►

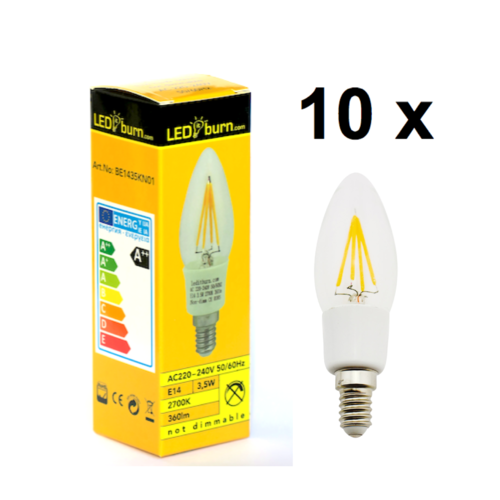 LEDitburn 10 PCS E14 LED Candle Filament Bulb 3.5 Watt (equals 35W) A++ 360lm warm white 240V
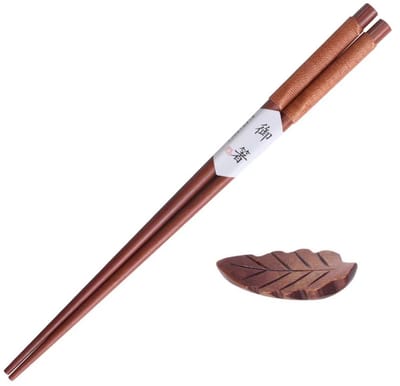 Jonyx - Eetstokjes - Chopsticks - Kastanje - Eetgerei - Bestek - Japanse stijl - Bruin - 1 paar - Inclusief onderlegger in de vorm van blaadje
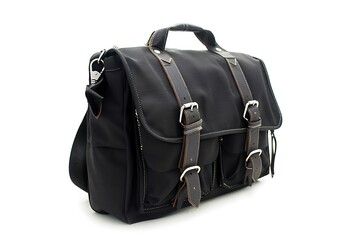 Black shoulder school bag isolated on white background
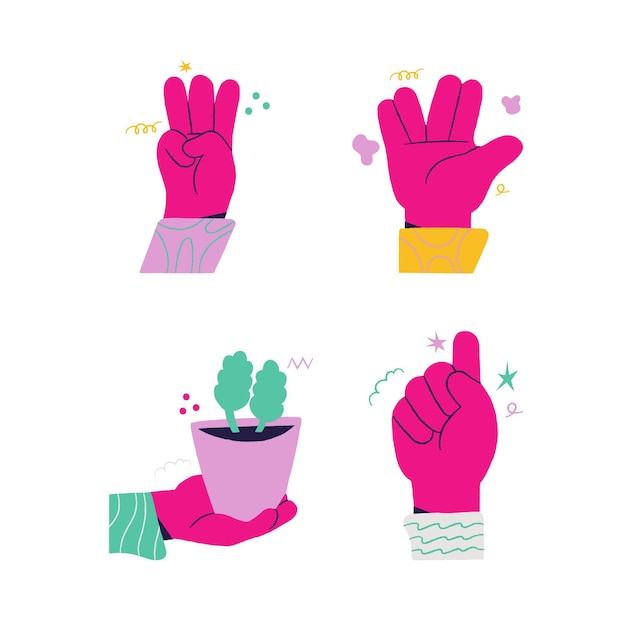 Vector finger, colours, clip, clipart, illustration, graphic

◄
►

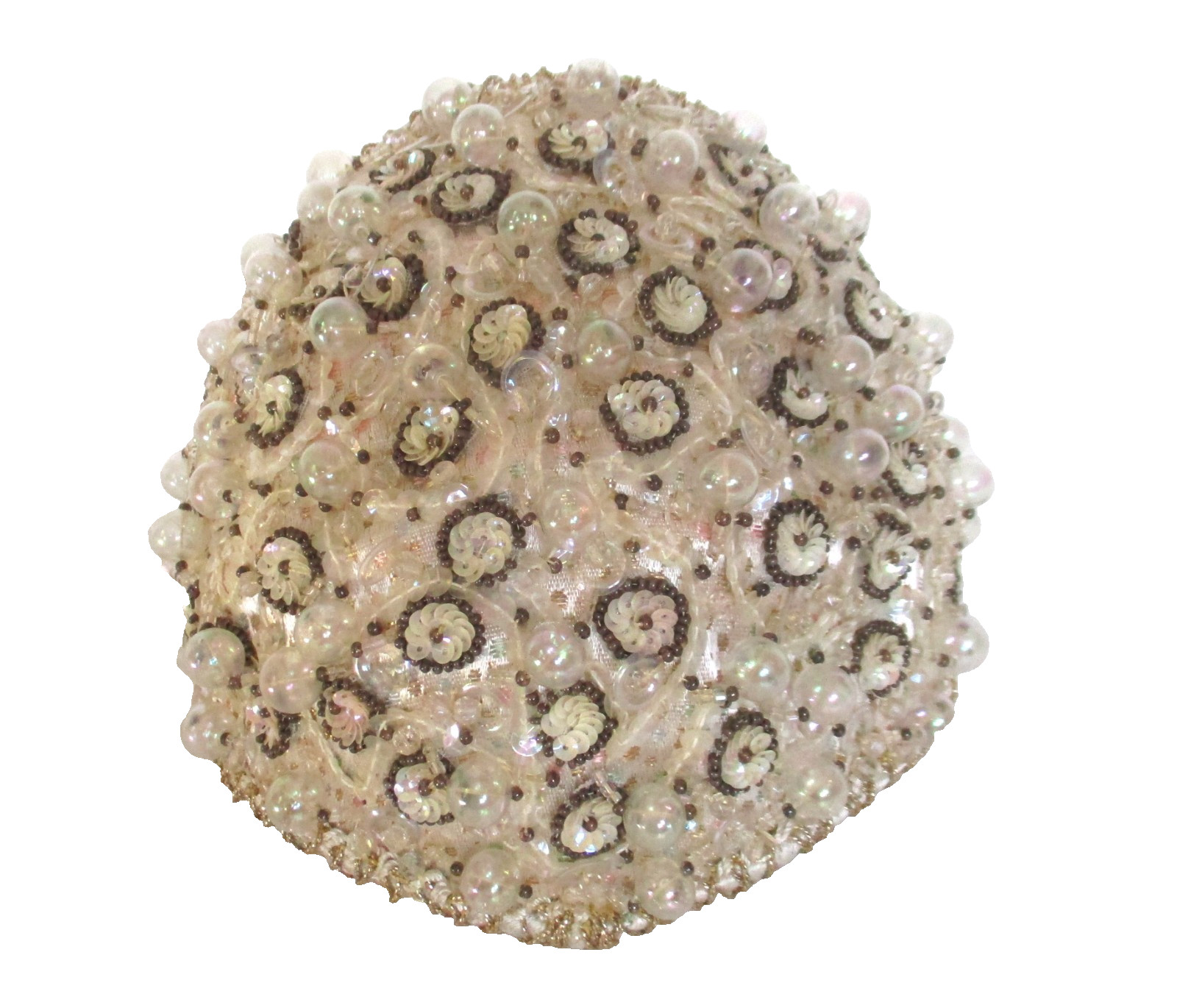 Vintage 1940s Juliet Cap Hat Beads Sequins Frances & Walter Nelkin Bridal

◄

*WHAT TO WORK ON*. Return the lines exactly, from the line that contains "LEDitburn 10 PCS" to the line that contains "Vector finger, colours, clip, clipart, illustration, graphic", with both of those lines included, and leave the pictures out of your answer.

*TASK SOLUTION*.
 LEDitburn 10 PCS E14 LED Candle Filament Bulb 3.5 Watt (equals 35W) A++ 360lm warm white 240V
 Jonyx - Eetstokjes - Chopsticks - Kastanje - Eetgerei - Bestek - Japanse stijl - Bruin - 1 paar - Inclusief onderlegger in de vorm van blaadje
 Black shoulder school bag isolated on white background
 Vector finger, colours, clip, clipart, illustration, graphic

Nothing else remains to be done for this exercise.